Listen to this fine piece of music, will ya? That right there is the earliest recording that still survives today. It was just revealed and written up in SCIENCE NEWS.

WASHINGTON — Inscribed on soot-blackened paper, the muffled sounds from more than 150 years ago play back like the “wa wa” of an unseen teacher in the Peanuts cartoons. It would be impossible to know that someone was playing the coronet and guitar, although other fragments, from a dramatic speech from Shakespeare’s Othello, might be discerned if you knew the lines by heart in French.

Yet these sound bites and other snippets, unveiled May 29 by historians at the annual meeting of the Association for Recorded Sound Collections, are the earliest known recordings. A bunch of wavy lines scratched by a stylus onto fragile paper that had been blackened by smoke from an oil lamp date from 1857. That’s 20 years before Edison invented the phonograph.

Parisian inventor Édouard-Léon Scott de Martinville never intended for the soot-lined imprint of the sound waves to be played back, the historians reported. But the inventor hoped the visual patterns of the sound waves he had recorded using a hornlike device with the stylus attached resembling an artificial ear — called a phonautograph — might one day be read like sheet music to recreate a singer’s voice or the timbre of a musical instrument.

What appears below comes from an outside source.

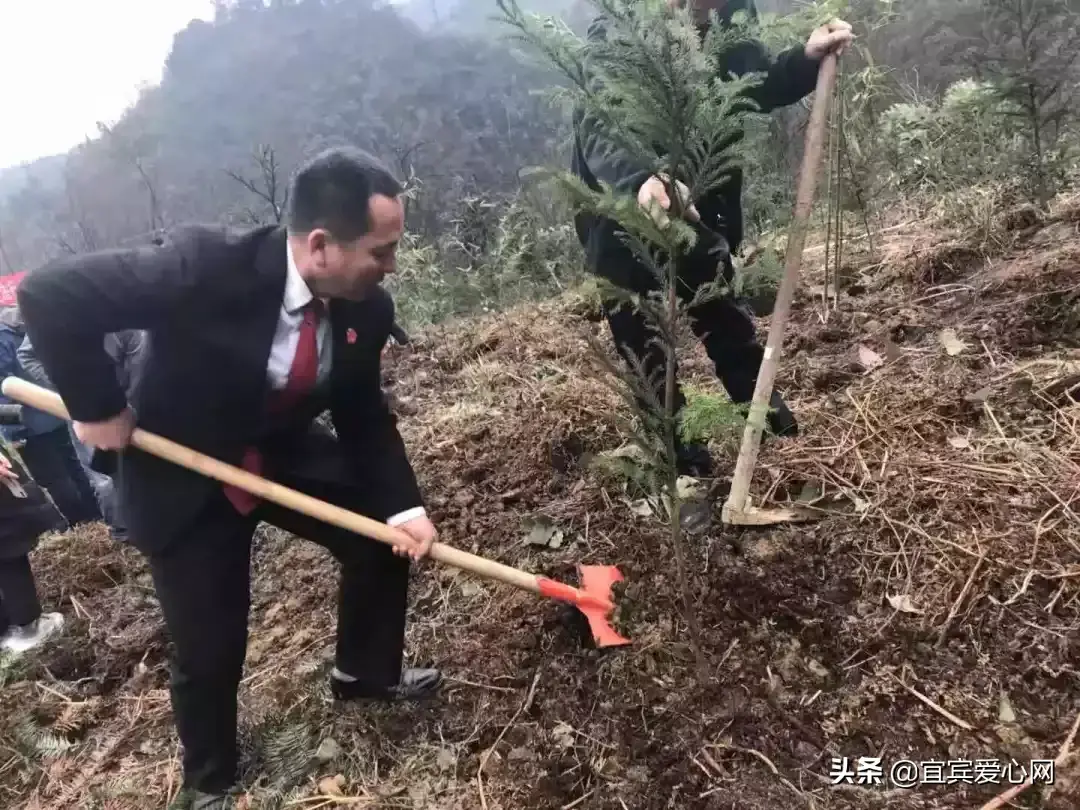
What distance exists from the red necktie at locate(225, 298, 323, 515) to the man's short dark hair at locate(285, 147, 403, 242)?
29cm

So, it was Scott’s phonautograms that came twenty years before Edison’s phonograph records. Aha! it was the French! How come history can get so twisted sometimes? Like how we think Johannes Gutenberg invented the printing press and movable type, when, in fact, the Chinese had already been employing presses for seven centuries and movable type for four centuries. So it goes.

In 1878, some two decades after his invention, Léon Scott was devastated when Thomas Edison received accolades from around the world for the invention of the phonograph. “Come Parisians, don’t let them take our prize,” Léon Scott exhorted in a memoir. “I beseech all stout-hearted men and I thank God some still remain to proclaim my name in this matter. For I am getting old, the father of two sons, and all I can leave them is my good name.”